Ce rythme extrêmement intense se traduit chez tous les gens de mer, et pas seulement les officiers, par des journées de travail de seize heures, voire plus, et par une très forte fatigue à mesure que le temps à bord s’allonge. C’est pourquoi, historiquement, sur cette zone, les gens de mer alternent entre une ou deux semaines à bord et une ou deux semaines de repos à terre.

Les compagnies qui ont choisi le modèle low cost emploient des gens de mer qui peuvent rester six semaines à bord, le nombre de dix-sept semaines ayant même été évoqué. Ils passent systématiquement au moins les deux tiers de l’année en mer.

Or la parité entre durée à terre et temps en mer et la limitation du temps à bord sont des éléments clés pour la sécurité des navigations. L’épuisement du personnel multiplie le risque d’incidents à bord. Surtout, en cas d’incident, chacun à bord, de l’agent d’accueil des passagers aux officiers, a un rôle défini à jouer. Comment bien remplir ce rôle alors que l’on a accumulé la fatigue durant des semaines ? Doit-on attendre un drame humain ou une pollution grave pour légiférer et garantir la sécurité des navigations ? La réponse est non !

La seconde raison est un enjeu de souveraineté.

Les navires de la marine marchande sous pavillon français sont fréquemment mobilisés lors des opérations militaires françaises à l’étranger. Lors de l’intervention de la France au Koweït, deux navires de Brittany Ferries, le Coutances et le Quiberon, ont convoyé des troupes et du matériel français sur place. Chaque année, des navires de Brittany Ferries sont mobilisés lors des exercices de contre-terrorisme maritime Armor.

Il est donc essentiel pour notre souveraineté d’éviter la disparition d’un pan entier de notre marine marchande, alors que la guerre est de retour sur le sol européen et que les tensions géopolitiques croissent partout sur la planète, notamment dans l’Indopacifique.

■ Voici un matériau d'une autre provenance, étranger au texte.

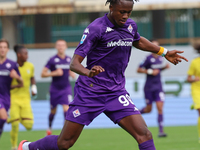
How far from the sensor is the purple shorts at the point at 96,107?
5391mm

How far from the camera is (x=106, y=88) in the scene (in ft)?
17.8

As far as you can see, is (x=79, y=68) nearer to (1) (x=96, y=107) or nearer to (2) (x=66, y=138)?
(1) (x=96, y=107)

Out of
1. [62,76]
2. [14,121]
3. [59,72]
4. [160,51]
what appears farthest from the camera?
[62,76]

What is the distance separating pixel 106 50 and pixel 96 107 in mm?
709

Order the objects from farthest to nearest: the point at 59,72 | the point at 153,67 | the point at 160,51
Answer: the point at 153,67
the point at 59,72
the point at 160,51

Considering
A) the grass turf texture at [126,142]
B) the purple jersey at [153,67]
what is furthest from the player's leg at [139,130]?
the purple jersey at [153,67]

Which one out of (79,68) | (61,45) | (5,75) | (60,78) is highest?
(79,68)

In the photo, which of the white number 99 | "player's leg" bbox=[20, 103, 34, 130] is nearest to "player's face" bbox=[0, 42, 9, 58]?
"player's leg" bbox=[20, 103, 34, 130]

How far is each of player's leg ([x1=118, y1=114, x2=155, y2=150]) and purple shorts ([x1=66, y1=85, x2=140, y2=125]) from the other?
0.07 m

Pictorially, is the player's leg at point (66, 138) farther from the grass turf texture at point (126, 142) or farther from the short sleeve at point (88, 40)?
the grass turf texture at point (126, 142)

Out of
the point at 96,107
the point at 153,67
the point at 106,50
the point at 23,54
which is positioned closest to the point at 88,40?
the point at 106,50

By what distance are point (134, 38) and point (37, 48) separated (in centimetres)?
1242

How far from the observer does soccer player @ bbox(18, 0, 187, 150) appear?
527 centimetres

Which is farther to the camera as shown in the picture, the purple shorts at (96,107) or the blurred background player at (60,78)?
the blurred background player at (60,78)
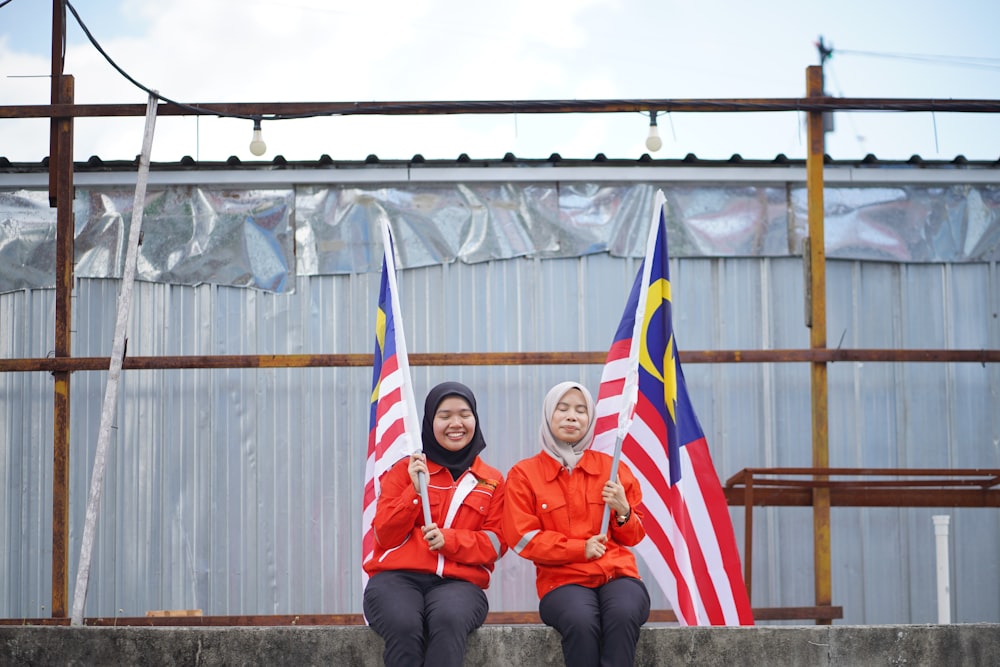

Ce texte répond avec efficacité à une situation d’urgence. C’est pourquoi, dans mon rapport pour avis, j’ai proposé une adoption conforme du texte issu de l’Assemblée nationale. Cette solution me semblait opportune, car, la procédure accélérée n’ayant pas été déclarée, la durée de la navette parlementaire pourrait ne pas laisser assez de temps au Gouvernement pour prendre avant le mois de janvier 2024 les décrets auxquels l’application de la loi est suspendue.

Telle n’est pas l’option retenue par la commission des affaires sociales. Cependant, je me félicite que mes collègues n’aient pas apporté de modifications substantielles au texte sur le volet concernant le transmanche.

J’espère, donc, monsieur le secrétaire d’État, que la navette pourra se poursuivre le plus rapidement possible. Je me réjouis à cet égard que l’examen du texte figure dans le décret portant convocation du Parlement en session extraordinaire. Le dispositif devra en effet être mis en œuvre au début de l’année 2024, en même temps que celui qu’ont déjà adopté nos voisins britanniques.